> What is expected
Write out verbatim the records starting at the line containing "лесосибирск пиломатериал. жб" and ending at the line containing "Dom- Miechowice Wielkie- Małopolska", both lines included.

> Provided data
——————————

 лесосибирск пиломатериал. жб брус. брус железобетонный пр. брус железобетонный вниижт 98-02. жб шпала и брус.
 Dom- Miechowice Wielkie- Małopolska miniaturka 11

——————————

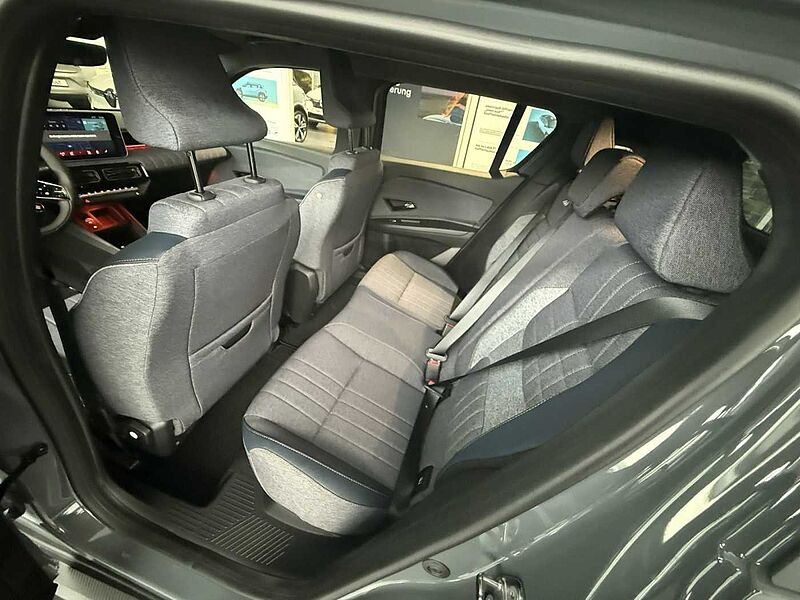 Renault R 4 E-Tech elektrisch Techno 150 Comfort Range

——————————

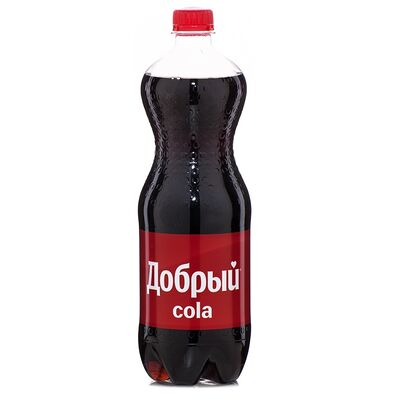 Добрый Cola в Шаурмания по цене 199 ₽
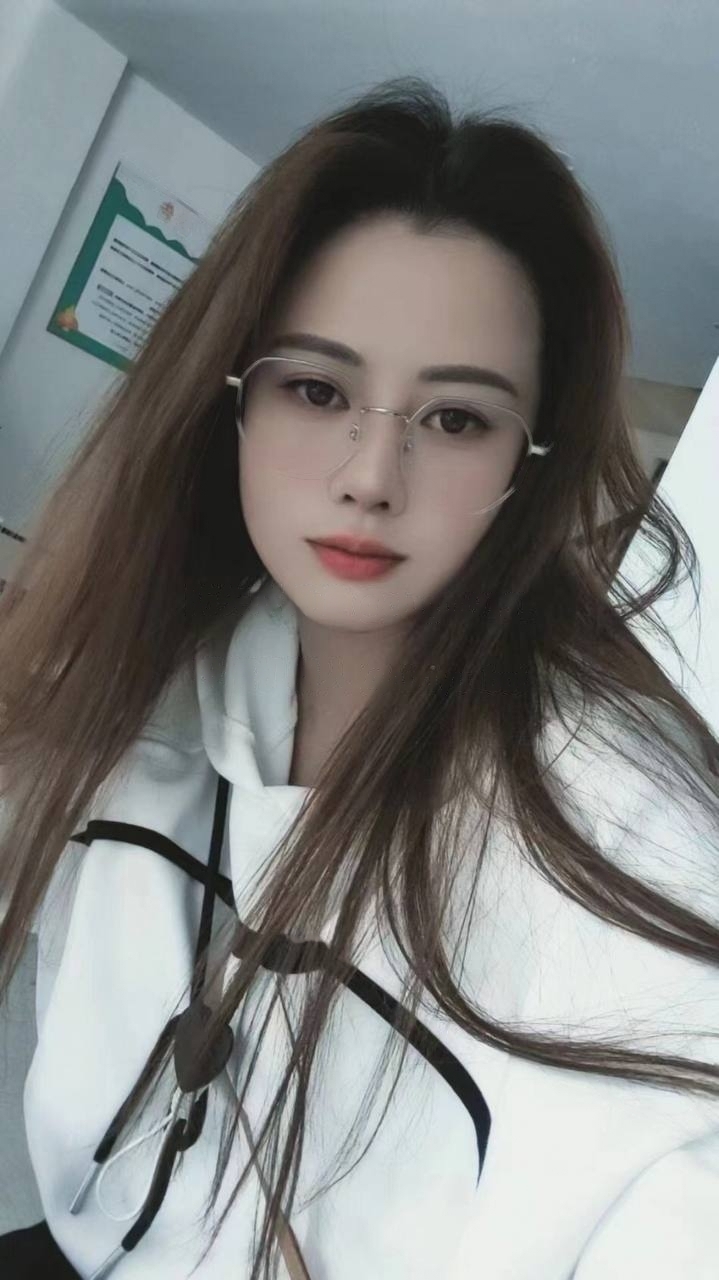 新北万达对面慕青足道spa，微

——————————

> Final answer
 лесосибирск пиломатериал. жб брус. брус железобетонный пр. брус железобетонный вниижт 98-02. жб шпала и брус.
 Dom- Miechowice Wielkie- Małopolska miniaturka 11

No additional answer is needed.